*Task to carry out*
Render this sentence from the Tasmanian festival review in Spanish: "Until this year Tasmania had never held a major international arts festival."

*Text excerpt*

########################################

Tasmania's festival of many media

Diana Klaosen


Wendy McPhee, Censored Wendy McPhee, Censored
photo Eddie Safarik
Until this year Tasmania had never held a major international arts festival. After much planning, 10 Days on the Island became a reality in March and April. The festival was strongly supported by locals and a significant number of interstate visitors. The theme of the festival, “the island”, provided open-ended inspiration for a range of artists, groups, works and events, including international imports.

There were many highlights amongst the performance-based works. A Tasmanian physical theatre event CENSORED, devised and performed by Hobart dancer and choreographer Wendy McPhee, played to sell-out houses. The pseudo-autobiographical tale of a classical ballet dancer who never quite made it, CENSORED is a risk-taking combination of drama and stand-up comedy plus recontextualised ballet and modern dance.

Confessional in tone, the work seamlessly crosses the boundaries between artforms, showcasing the comic talents and acting abilities of McPhee who already has a solid reputation as one of Tasmania’s best classical and contemporary dance performers. Set in suburbia, CENSORED explores the dancer’s love-hate relationship with her art and the sacrifices and traumas—notably body-image issues—it involves. To this end, McPhee spends a third of the performance virtually nude, heightening the already well established vulnerability of her character.

The work expands McPhee’s extensive repertoire as actor, dancer, raconteur and comedian. Her willingness to push the boundaries and her fearless ability to confront the kinds of demons and insecurities we all recognise gives this young woman’s story a genuine universality.

The show is noteworthy for its tight direction by Deborah Pollard and high production values, particularly the sound design by George Khut, one of Tasmania’s most innovative sound and installation artists, recently relocated to Sydney (see interview RT#42 p37). It is possible that CENSORED will tour interstate; don’t miss it.

########################################

*Supplied material*
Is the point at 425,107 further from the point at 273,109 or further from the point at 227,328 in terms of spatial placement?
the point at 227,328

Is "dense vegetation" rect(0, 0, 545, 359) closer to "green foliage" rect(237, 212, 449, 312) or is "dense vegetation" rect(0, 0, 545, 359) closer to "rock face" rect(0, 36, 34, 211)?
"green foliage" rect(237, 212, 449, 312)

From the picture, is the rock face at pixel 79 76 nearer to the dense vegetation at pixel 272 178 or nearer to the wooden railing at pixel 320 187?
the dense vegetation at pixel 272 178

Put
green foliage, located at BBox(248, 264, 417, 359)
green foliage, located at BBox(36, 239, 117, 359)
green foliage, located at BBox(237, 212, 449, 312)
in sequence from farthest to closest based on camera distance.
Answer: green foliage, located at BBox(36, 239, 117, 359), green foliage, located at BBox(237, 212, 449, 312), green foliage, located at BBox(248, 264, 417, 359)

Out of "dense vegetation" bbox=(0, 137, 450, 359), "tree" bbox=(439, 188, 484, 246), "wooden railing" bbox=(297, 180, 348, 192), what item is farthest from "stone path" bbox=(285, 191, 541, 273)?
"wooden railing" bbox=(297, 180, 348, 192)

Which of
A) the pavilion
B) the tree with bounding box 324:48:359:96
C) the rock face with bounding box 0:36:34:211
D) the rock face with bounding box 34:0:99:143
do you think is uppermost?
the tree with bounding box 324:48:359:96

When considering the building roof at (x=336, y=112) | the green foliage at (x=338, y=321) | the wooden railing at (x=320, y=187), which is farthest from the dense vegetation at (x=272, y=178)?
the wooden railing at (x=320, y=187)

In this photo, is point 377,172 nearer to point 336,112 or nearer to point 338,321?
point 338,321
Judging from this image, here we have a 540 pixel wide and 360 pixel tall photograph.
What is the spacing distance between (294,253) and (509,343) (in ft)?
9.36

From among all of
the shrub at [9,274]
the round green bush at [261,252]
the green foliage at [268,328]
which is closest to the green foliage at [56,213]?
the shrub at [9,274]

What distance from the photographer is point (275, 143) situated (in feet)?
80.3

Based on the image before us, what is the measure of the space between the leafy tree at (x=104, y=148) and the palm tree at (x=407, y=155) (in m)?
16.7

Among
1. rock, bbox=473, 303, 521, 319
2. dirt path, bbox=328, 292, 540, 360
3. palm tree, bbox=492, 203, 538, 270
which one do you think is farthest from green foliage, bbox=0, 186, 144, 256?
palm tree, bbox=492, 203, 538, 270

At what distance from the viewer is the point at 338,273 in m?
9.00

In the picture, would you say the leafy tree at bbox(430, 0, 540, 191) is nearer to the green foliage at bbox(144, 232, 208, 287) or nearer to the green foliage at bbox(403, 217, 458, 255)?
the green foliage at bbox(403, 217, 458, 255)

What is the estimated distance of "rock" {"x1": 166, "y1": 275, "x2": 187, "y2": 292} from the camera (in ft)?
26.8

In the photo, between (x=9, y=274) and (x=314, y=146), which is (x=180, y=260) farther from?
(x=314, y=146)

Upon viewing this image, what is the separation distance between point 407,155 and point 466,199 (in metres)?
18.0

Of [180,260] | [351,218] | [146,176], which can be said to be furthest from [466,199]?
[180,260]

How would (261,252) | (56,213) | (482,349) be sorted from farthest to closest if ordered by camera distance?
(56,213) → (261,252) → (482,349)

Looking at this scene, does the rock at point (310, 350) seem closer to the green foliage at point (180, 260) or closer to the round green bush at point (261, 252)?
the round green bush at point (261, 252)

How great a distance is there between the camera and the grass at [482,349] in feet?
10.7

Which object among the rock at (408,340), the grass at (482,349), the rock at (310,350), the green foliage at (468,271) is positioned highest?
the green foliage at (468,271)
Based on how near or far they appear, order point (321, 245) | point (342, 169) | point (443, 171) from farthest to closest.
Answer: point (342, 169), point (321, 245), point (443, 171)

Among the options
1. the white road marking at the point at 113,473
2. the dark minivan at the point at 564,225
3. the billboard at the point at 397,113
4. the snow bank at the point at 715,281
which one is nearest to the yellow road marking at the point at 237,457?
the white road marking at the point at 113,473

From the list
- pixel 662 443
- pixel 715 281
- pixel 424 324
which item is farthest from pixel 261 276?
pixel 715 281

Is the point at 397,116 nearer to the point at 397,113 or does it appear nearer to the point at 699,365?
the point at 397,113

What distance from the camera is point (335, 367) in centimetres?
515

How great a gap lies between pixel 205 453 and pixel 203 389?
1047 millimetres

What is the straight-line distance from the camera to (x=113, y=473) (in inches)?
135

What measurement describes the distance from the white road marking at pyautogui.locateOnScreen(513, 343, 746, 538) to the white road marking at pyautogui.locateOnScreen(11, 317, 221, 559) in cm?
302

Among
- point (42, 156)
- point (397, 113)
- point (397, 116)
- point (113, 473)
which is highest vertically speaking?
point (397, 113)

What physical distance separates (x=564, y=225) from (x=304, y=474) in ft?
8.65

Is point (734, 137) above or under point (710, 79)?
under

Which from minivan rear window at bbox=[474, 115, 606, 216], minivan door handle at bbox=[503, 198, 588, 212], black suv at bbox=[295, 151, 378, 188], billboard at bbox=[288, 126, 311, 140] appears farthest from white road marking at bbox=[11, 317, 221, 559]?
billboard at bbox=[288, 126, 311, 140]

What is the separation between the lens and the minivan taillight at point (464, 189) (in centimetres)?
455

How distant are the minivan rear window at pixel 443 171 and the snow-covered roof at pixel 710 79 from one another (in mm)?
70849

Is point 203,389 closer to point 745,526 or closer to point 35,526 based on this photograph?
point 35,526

########################################

*Correct answer*
Hasta este año, Tasmania nunca había celebrado un gran festival internacional de artes.